最新消息

2017年9月22日学术报告:Towards human behavior understanding from first-person vision


添加时间:2017-09-20 17:18:34



报告题目:Towards human behavior understanding from first-person vision

时间:2017年9月22日(星期五),下午2点

报告人:Mariella Dimiccoli

地点:研究生教学楼405

 

BIO:

Mariella Dimiccoli received the M.S, degree in computer engineering from the Polytechnic University of Bari, Italy, in 2004 and the M.A.S. and Ph.D. degrees in signal theory and communications from the Technical University of Catalonia, Spain, in 2006 and 2009, respectively.  She is currently with the Department of Mathematics and Computer Science at the University of Barcelona, where she is a member of the Consolidated Research Group ”Computer Vision at the University of Barcelona” (CVUB). She is also an associate researcher at the Computer Vision Centre, Spain, that she joined with a Marie Curie fellowship in 2014.  Her  work spans multiple research areas within computational perception, image processing, and computer vision.  Her current research focus is on first-person vision and visual lifelogging. She regularly serves as program committee for several international conferences and workshops in the areas of image processing and computer vision and as reviewer for international journals such as IEEE Transactions on Human Machine Systems and IEEE Transactions on Multimedia. She served as guest editor for a special issue on the Journal of Visual Communication and Image Representation.

 

Abstract:

In this talk, I will discuss some recent results on visual understanding of everyday subject or object-related actions captured by a wearable camera.
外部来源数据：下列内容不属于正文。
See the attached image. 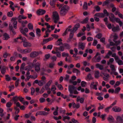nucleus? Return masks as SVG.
Instances as JSON below:
<instances>
[{
  "label": "nucleus",
  "mask_w": 123,
  "mask_h": 123,
  "mask_svg": "<svg viewBox=\"0 0 123 123\" xmlns=\"http://www.w3.org/2000/svg\"><path fill=\"white\" fill-rule=\"evenodd\" d=\"M63 5V4H57V6L59 9L60 14L62 16H65L69 9V7L67 5Z\"/></svg>",
  "instance_id": "1"
},
{
  "label": "nucleus",
  "mask_w": 123,
  "mask_h": 123,
  "mask_svg": "<svg viewBox=\"0 0 123 123\" xmlns=\"http://www.w3.org/2000/svg\"><path fill=\"white\" fill-rule=\"evenodd\" d=\"M76 89V87L73 85H69L68 86V90L70 94H78V92Z\"/></svg>",
  "instance_id": "2"
},
{
  "label": "nucleus",
  "mask_w": 123,
  "mask_h": 123,
  "mask_svg": "<svg viewBox=\"0 0 123 123\" xmlns=\"http://www.w3.org/2000/svg\"><path fill=\"white\" fill-rule=\"evenodd\" d=\"M53 19L54 20V22L56 23L59 19V15L57 12H55L53 13Z\"/></svg>",
  "instance_id": "3"
},
{
  "label": "nucleus",
  "mask_w": 123,
  "mask_h": 123,
  "mask_svg": "<svg viewBox=\"0 0 123 123\" xmlns=\"http://www.w3.org/2000/svg\"><path fill=\"white\" fill-rule=\"evenodd\" d=\"M39 54V53L38 52L33 51L31 53L30 56L31 58H35L38 56Z\"/></svg>",
  "instance_id": "4"
},
{
  "label": "nucleus",
  "mask_w": 123,
  "mask_h": 123,
  "mask_svg": "<svg viewBox=\"0 0 123 123\" xmlns=\"http://www.w3.org/2000/svg\"><path fill=\"white\" fill-rule=\"evenodd\" d=\"M115 17L114 14L112 13H110L109 16V20L113 23L114 22V20Z\"/></svg>",
  "instance_id": "5"
},
{
  "label": "nucleus",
In particular, I will focus on the problems of 1) activity recognition from videos, 2) social pattern characterization from photo-streams.

 

Our proposed approach for activity recognition builds on the observation that egocentric actions are always accompanied by contextual cues, such as the position of the hands, the identity and position of the objects surrounding them and the way they interact with those objects. We propose a CNN architecture able to exploit both contextual features and temporal evolution, without relying on motion information.

 

Second, we propose a complete pipeline for characterizing the face-to-face interactions of a person from photo-streams captured by a wearable camera during a few consecutive weeks. Building on the sociological concept of F-formation, we detect people with whom the camera wearer is interacting and characterize the type of interactions into formal and informal ones by using both environmental and emotional cues in a LSTM framework. Additionally, by leveraging a new face clustering technique, we identify the people with whom the camera wearer has been interacting, with the aim of characterizing the frequency and diversity of the individual’s social interactions.



作者:宋浩